### Setup and Imports

In [1]:
#!pip install tensorflow

In [2]:
#!pip install -q scikit-learn

In [3]:
#%tensorflow_version 2.x  # this line is not required unless you are in a notebook

In [4]:
from __future__ import absolute_import, division, print_function, unicode_literals

import numpy as np
import pandas as pd
import matplotlib.pyplot as plt
from IPython.display import clear_output
from six.moves import urllib

import tensorflow.compat.v2.feature_column as fc
import tensorflow as tf

In [5]:
#VocabularyListCategoricalColumn
#(key='sex', vocabulary_list=('male', 'female'), dtype=tf.string, default_value=-1, num_oov_buckets=0)
#(key='n_siblings_spouses', vocabulary_list=(1, 0, 3, 4, 2, 5, 8), dtype=tf.int64, default_value=-1, num_oov_buckets=0), 
#(key='parch', vocabulary_list=(0, 1, 2, 5, 3, 4), dtype=tf.int64, default_value=-1, num_oov_buckets=0), 
#(key='class', vocabulary_list=('Third', 'First', 'Second'), dtype=tf.string, default_value=-1, num_oov_buckets=0), 
#(key='deck', vocabulary_list=('unknown', 'C', 'G', 'A', 'B', 'D', 'F', 'E'), dtype=tf.string, default_value=-1, num_oov_buckets=0), 
#(key='embark_town', vocabulary_list=('Southampton', 'Cherbourg', 'Queenstown', 'unknown'), dtype=tf.string, default_value=-1, num_oov_buckets=0), 
#(key='alone', vocabulary_list=('n', 'y'), dtype=tf.string, default_value=-1, num_oov_buckets=0), 
#NumericColumn
#(key='age', shape=(1,), default_value=None, dtype=tf.float32, normalizer_fn=None), 
#(key='fare', shape=(1,), default_value=None, dtype=tf.float32, normalizer_fn=None)]

In [6]:
### Load dataset.

dftrain = pd.read_csv('data/Titanic_train.csv') # training data
dfeval = pd.read_csv('data/Titanic_eval.csv') # testing data
y_train = dftrain.pop('survived')

■ 材料
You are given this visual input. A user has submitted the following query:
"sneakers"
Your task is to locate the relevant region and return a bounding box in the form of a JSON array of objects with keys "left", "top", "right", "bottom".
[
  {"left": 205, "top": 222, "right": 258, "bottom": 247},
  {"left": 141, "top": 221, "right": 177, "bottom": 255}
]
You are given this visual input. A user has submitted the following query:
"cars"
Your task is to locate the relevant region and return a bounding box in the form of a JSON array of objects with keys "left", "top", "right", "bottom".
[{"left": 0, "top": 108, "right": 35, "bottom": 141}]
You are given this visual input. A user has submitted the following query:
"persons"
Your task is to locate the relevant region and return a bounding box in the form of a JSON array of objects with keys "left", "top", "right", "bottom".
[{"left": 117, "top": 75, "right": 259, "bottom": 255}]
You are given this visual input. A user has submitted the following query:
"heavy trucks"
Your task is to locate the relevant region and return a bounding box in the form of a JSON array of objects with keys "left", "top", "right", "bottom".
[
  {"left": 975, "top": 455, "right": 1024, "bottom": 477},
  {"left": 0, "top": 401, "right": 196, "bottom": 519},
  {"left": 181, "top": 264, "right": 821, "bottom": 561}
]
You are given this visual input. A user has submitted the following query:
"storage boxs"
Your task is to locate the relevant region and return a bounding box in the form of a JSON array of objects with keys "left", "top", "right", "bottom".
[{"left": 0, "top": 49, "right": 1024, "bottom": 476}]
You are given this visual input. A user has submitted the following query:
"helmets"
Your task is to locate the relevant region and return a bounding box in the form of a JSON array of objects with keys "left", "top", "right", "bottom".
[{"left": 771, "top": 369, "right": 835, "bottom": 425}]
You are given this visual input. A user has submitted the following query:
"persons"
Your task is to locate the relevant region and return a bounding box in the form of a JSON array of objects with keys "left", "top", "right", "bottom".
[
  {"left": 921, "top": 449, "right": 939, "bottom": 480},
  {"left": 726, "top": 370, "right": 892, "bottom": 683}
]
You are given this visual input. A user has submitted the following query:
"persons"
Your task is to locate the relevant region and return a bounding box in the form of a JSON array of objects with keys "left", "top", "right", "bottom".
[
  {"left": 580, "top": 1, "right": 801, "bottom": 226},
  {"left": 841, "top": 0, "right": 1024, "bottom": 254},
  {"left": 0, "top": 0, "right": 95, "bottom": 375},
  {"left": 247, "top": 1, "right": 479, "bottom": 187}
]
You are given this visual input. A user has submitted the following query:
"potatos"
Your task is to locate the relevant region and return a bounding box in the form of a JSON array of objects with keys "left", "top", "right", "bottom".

■ 练习任务
A – 文档中的训练数据是从哪个文件读取的？
B – 列出文档注释里 VocabularyListCategoricalColumn 下所有列的 key 名称。
这些材料取自另一个来源。

■ 练习结果
A – data/Titanic_train.csv

B – sex、n_siblings_spouses、parch、class、deck、embark_town、alone